PROBLEM DETAILS.
From the Wonderland Express thread below, quote the passage starting with "## Ironton (Jan" and going on through "for this year?", word for word.

── TEXT PROVIDED ──

# Chicago Botanic Wonderland Express



## Torby (Jan 2, 2008)

Wonderland Express opens Nov 27th through Jan 3 at the Chicago Botanic.


----------



## John J (Dec 29, 2007)

Certinly you are going to supply us with some Pictures?


----------



## Torby (Jan 2, 2008)

'cept I got there without my camera Friday, Saturday AND Sunday. Duh.


----------



## lincoln pin (Feb 24, 2009)

Took the family and some friends on Friday after turkey day. Wonderful display! Everyone had a great time. Thanks,
Mike Anderson


----------



## Torby (Jan 2, 2008)

You didn't introduce yourself?


----------



## lincoln pin (Feb 24, 2009)

I saw a couple engineers, checked name tags but did not see a "Torby" I was also busy chasing a rambunctious five year old. We will probably get out there again I'll let you know.


----------



## Torby (Jan 2, 2008)

I had shoes on, so I might have been hard to recognize.


----------



## lincoln pin (Feb 24, 2009)

Ah it was the shoes, but seriously if I ask for Torby will someone know who you are?


----------



## Torby (Jan 2, 2008)

Not sure. "Torby" is "Tom Ruby" shortened.


----------



## Ironton (Jan 2, 2008)

Torby, 

We are planning on taking the grandsons on the annual safari Saturday morning. Is there anything special we should look for this year? 

We will be there between 10 and 11 AM as we have to drive in from NW Indiana, weather permitting. 

Thanks


----------



## Torby (Jan 2, 2008)

Um... The train display. Don't miss the train display 

I took some photos, but haven't edited them yet.


----------

───
── DATASET ──

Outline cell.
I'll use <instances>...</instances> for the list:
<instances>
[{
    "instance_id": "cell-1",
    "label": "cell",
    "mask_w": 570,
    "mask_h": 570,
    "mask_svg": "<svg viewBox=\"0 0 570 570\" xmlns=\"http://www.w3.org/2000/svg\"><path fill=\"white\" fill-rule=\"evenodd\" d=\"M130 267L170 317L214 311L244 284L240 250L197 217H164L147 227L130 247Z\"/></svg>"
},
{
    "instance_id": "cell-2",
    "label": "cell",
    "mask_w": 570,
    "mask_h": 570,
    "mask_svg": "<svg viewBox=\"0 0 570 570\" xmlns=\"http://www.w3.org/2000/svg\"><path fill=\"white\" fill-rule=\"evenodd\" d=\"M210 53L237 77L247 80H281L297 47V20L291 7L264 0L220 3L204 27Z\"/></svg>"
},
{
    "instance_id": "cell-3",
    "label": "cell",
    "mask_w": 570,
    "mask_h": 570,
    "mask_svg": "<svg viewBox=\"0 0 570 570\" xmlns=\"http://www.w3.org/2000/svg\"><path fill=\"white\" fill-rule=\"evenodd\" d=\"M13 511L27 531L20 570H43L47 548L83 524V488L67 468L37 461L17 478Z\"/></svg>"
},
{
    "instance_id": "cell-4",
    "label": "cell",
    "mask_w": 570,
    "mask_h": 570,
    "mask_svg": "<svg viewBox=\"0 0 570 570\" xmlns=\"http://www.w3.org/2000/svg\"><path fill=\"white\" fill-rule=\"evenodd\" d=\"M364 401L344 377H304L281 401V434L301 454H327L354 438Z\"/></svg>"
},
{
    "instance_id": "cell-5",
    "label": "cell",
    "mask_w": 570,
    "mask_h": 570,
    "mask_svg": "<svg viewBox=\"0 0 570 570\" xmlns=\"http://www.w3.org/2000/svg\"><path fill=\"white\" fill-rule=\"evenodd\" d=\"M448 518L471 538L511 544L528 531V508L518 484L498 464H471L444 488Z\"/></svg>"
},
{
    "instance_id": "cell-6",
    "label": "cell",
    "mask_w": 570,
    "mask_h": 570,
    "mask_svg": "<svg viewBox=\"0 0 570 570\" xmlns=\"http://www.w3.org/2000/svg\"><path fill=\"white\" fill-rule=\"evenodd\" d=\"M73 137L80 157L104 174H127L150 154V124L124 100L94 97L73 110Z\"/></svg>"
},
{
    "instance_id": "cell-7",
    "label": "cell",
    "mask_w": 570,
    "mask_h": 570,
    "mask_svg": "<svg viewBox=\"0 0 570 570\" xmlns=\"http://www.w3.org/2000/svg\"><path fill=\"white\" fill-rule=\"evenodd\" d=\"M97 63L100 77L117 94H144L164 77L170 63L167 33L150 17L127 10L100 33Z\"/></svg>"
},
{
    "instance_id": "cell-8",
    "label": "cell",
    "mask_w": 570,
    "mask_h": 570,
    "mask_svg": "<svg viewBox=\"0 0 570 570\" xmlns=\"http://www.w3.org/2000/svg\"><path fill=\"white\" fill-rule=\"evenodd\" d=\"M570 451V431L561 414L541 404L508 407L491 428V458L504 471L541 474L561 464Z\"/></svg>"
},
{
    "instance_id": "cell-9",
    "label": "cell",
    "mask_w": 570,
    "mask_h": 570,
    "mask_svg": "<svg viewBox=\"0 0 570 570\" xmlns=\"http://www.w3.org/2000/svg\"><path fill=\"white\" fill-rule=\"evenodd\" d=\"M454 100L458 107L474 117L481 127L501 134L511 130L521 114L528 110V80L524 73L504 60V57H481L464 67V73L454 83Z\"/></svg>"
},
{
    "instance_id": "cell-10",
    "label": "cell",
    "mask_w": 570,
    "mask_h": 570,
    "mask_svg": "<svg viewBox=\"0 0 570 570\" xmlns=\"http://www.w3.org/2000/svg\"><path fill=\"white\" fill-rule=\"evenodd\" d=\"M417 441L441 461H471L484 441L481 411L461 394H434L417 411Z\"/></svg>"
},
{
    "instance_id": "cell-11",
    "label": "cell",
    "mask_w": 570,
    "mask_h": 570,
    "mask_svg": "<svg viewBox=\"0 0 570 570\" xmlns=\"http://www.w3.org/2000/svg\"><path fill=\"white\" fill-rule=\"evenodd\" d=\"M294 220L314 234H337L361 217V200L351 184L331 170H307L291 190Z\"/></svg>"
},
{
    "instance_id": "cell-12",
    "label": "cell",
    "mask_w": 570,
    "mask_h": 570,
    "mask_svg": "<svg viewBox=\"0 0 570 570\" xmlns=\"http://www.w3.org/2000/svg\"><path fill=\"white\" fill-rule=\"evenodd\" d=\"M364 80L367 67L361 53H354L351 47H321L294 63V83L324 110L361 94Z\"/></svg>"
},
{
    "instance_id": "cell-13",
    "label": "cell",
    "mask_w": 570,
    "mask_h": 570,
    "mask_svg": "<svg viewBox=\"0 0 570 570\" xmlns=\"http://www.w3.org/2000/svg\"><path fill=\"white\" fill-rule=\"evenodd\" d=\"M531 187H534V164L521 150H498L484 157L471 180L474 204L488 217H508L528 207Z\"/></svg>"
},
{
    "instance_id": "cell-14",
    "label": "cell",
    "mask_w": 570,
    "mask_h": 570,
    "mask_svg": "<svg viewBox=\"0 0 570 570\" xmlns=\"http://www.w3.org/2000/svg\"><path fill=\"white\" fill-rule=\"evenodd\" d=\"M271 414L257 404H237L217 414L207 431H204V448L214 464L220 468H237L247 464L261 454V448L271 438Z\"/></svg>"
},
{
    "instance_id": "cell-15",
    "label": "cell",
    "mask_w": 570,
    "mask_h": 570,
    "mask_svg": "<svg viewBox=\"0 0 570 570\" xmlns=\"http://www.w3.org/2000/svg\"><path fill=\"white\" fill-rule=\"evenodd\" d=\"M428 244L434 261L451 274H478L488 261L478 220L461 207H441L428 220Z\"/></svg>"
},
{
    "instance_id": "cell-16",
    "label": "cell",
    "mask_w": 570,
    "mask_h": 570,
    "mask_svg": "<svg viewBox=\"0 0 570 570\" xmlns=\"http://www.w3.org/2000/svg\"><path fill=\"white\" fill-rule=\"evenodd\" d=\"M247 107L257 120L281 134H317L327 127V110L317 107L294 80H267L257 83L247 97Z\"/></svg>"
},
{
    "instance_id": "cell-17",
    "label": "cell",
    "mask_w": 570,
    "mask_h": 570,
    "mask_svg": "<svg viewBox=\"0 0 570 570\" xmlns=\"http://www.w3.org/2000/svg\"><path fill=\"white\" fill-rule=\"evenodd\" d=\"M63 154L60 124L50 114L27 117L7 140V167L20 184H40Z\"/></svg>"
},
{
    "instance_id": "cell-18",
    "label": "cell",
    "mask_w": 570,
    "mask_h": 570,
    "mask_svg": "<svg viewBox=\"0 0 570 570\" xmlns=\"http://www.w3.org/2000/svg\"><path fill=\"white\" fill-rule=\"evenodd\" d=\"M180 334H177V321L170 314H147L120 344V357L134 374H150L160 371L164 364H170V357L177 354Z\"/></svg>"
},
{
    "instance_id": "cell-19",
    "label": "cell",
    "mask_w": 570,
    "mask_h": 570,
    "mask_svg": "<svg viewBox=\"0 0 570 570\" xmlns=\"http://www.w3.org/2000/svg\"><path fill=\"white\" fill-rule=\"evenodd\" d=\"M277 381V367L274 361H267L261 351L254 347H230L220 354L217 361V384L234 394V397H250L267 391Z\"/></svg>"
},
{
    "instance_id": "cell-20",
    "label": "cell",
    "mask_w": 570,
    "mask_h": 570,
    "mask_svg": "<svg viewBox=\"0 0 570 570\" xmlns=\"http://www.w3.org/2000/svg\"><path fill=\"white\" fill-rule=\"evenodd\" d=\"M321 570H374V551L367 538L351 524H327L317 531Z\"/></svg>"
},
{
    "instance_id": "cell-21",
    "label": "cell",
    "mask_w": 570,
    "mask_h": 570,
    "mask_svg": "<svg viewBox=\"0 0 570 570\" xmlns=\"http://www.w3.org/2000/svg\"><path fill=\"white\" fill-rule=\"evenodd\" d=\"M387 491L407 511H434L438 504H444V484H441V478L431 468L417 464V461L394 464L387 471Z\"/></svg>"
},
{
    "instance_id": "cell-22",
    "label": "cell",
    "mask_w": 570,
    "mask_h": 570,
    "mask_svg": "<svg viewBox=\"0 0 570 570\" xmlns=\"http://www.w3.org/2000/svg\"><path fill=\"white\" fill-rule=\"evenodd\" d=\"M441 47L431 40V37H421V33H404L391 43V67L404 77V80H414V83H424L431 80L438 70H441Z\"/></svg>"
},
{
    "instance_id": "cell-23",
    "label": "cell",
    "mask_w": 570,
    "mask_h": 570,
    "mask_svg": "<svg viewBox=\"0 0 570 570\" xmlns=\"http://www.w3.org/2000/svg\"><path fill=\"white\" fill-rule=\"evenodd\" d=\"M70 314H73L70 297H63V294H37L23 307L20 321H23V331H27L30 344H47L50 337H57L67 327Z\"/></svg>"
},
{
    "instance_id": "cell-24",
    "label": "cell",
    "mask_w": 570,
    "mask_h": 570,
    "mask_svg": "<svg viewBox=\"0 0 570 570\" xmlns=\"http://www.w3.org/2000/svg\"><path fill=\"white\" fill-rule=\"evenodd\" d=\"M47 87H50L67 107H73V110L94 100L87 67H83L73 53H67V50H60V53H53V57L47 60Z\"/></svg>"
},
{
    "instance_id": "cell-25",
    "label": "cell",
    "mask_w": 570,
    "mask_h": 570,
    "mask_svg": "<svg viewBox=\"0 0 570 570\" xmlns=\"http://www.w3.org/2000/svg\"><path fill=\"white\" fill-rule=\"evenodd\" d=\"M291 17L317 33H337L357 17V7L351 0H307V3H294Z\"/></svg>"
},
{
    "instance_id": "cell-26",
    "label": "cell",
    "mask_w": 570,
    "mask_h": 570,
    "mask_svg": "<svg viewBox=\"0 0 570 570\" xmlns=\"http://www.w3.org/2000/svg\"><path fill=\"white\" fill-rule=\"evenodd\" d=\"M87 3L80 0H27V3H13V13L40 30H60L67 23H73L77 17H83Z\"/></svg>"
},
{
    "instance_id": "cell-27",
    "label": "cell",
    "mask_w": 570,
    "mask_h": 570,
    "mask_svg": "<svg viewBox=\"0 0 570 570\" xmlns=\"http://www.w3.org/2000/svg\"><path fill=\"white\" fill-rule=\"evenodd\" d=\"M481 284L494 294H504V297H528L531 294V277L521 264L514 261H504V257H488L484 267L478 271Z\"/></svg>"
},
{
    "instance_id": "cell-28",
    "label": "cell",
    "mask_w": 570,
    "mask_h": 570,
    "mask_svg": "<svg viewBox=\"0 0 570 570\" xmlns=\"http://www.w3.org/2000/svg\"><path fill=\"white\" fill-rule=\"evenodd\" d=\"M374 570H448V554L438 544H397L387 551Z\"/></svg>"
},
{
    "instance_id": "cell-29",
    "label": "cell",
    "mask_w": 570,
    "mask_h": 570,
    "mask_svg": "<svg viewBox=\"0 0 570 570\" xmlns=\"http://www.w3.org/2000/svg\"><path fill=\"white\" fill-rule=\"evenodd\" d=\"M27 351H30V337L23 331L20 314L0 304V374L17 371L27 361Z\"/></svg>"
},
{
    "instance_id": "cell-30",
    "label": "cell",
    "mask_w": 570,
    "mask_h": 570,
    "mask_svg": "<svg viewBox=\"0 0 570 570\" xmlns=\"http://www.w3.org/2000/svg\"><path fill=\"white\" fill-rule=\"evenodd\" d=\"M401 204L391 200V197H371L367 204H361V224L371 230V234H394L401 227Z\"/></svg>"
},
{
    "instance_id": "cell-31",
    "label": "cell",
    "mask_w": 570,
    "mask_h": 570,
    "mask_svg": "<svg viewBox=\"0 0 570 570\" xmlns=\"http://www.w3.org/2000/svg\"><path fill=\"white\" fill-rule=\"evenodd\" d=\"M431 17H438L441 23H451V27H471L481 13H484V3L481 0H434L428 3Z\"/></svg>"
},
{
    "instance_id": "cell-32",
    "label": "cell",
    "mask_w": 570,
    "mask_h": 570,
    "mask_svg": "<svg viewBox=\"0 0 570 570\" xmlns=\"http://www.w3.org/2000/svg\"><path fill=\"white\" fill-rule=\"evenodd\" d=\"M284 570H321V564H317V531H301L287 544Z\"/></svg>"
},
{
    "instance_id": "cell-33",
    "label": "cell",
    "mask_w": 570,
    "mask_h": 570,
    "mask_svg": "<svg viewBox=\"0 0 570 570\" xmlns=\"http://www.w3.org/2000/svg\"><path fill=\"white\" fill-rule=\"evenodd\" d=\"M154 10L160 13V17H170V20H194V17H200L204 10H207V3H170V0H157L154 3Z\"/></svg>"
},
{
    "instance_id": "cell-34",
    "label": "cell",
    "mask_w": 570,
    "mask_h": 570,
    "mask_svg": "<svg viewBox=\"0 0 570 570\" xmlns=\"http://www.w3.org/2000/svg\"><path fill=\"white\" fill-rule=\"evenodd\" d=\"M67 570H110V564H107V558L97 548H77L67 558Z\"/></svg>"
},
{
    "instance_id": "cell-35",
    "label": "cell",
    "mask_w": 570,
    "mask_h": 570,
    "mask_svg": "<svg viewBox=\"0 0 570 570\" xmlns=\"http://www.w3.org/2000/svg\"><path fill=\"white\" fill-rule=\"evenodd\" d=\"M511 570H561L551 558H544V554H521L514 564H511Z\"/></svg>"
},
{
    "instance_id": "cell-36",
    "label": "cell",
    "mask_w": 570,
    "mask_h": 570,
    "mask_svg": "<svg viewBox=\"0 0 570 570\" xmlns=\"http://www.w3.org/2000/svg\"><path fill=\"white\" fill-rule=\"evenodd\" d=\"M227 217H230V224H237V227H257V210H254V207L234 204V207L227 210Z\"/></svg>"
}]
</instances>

───

EXERCISE RESULT.
## Ironton (Jan 2, 2008)

Torby, 

We are planning on taking the grandsons on the annual safari Saturday morning. Is there anything special we should look for this year?